Voter pour ce gouvernement est finalement une bonne chose. Car premièrement, cela permettra de remplacer un gouvernement à bout de souffle. Avec un tiers des portefeuilles en intérim, une administration à l’arrêt depuis des mois. En plus d’une absence d’interlocuteurs au niveau national et international depuis très longtemps.
Une deuxième raison concerne le Président de la République et son projet d’une réforme des institutions. Il ne pourra plus se concrétiser par une dissolution de l’ARP et un changement des équilibres politiques. Il devra maintenant expliquer son projet plus clairement et engager un vrai débat sur la Constitution et les institutions de la République. Un débat sain et raisonnable loin du populisme ambiant.
– Quel est le risque pour le pays?
Je pense que le Président du Gouvernement (et non le 1er Ministre) est le rôle le plus important dans les institutions de la Deuxième République.
De ce fait, M. Fakhfakh a énormément de dossiers urgents, stratégiques et importants.
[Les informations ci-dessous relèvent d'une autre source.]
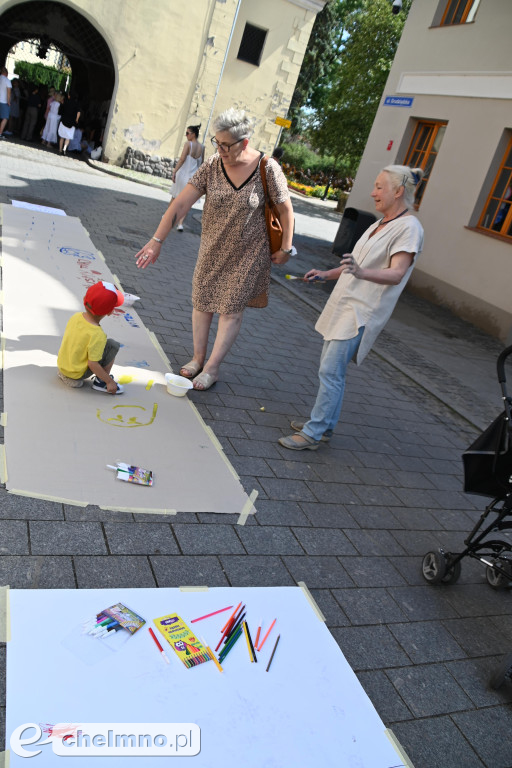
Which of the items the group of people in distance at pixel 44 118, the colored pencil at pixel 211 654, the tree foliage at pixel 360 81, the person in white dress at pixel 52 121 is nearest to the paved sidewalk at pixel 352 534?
the colored pencil at pixel 211 654

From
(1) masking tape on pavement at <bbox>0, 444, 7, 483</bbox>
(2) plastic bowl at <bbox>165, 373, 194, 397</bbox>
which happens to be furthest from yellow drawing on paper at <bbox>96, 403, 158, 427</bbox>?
(1) masking tape on pavement at <bbox>0, 444, 7, 483</bbox>

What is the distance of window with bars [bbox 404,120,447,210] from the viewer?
1266 cm

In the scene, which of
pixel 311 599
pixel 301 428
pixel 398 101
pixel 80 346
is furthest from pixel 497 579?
pixel 398 101

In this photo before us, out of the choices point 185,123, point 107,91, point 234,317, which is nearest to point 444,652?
point 234,317

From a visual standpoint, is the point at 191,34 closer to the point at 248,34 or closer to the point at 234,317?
the point at 248,34

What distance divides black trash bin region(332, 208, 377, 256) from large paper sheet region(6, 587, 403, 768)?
10.7 m

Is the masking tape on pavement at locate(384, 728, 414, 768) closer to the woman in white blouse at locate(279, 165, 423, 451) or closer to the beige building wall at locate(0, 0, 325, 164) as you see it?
the woman in white blouse at locate(279, 165, 423, 451)

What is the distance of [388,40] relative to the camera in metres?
24.2

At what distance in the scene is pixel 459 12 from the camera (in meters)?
12.5

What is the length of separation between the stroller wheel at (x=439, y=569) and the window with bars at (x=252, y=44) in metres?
20.8

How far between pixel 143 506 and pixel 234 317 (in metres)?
1.86

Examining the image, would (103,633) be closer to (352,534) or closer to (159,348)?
(352,534)

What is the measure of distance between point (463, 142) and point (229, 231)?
8.95m

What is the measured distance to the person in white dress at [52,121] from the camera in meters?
18.7
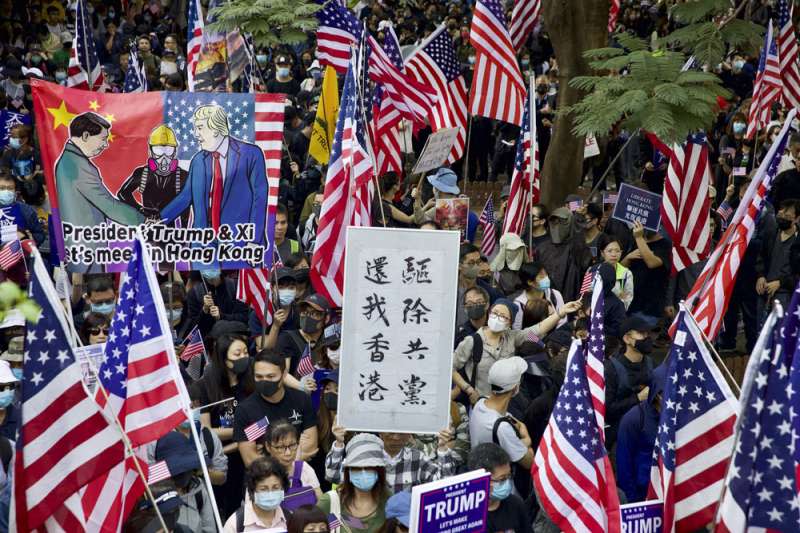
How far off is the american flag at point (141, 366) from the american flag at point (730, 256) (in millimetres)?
3905

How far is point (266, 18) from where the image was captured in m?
16.5

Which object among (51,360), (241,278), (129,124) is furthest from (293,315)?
(51,360)

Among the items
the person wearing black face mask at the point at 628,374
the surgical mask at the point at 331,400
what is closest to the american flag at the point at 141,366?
the surgical mask at the point at 331,400

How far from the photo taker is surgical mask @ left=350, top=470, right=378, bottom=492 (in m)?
7.63

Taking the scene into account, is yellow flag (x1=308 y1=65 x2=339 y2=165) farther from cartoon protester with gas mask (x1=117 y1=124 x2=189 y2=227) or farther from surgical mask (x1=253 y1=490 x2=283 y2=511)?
surgical mask (x1=253 y1=490 x2=283 y2=511)

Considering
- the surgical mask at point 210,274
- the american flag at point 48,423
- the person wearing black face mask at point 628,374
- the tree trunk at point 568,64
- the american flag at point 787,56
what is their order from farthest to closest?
the tree trunk at point 568,64 < the american flag at point 787,56 < the surgical mask at point 210,274 < the person wearing black face mask at point 628,374 < the american flag at point 48,423

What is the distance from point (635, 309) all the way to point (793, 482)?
636 centimetres

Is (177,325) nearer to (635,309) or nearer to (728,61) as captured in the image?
(635,309)

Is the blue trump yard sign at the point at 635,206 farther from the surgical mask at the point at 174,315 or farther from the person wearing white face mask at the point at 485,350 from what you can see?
the surgical mask at the point at 174,315

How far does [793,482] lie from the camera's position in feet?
20.9

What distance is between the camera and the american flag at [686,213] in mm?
12492

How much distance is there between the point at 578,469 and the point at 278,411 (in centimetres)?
221

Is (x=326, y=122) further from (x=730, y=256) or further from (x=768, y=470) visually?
(x=768, y=470)

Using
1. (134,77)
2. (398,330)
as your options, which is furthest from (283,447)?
(134,77)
Mon souhait est qu’on ne perde pas encore quelques années précieuses à tergiverser et qu’on s’attaque frontalement aux dysfonctionnements sérieux du pays. A savoir: l’éducation et l’égalité des chances; la création de la richesse; le combat contre les inégalités; la réduction de la fracture sociale; la libéralisation des énergies du pays; le renouvellement du modèle
de développement; la construction d’une industrie innovante et une agriculture à forte valeur ajoutée…
Au final, on devrait mettre tout en oeuvre pour éviter les trois risques majeurs internes pour le pays. Soit: la déstructuration sociale ; la dislocation de l’Etat; et la perte de la paix sociale. De même que les trois risques majeurs en relation avec notre position dans le monde: notre souveraineté; notre place dans le monde; et notre crédibilité.
Bonne chance à tous ceux qui sont là pour servir le pays.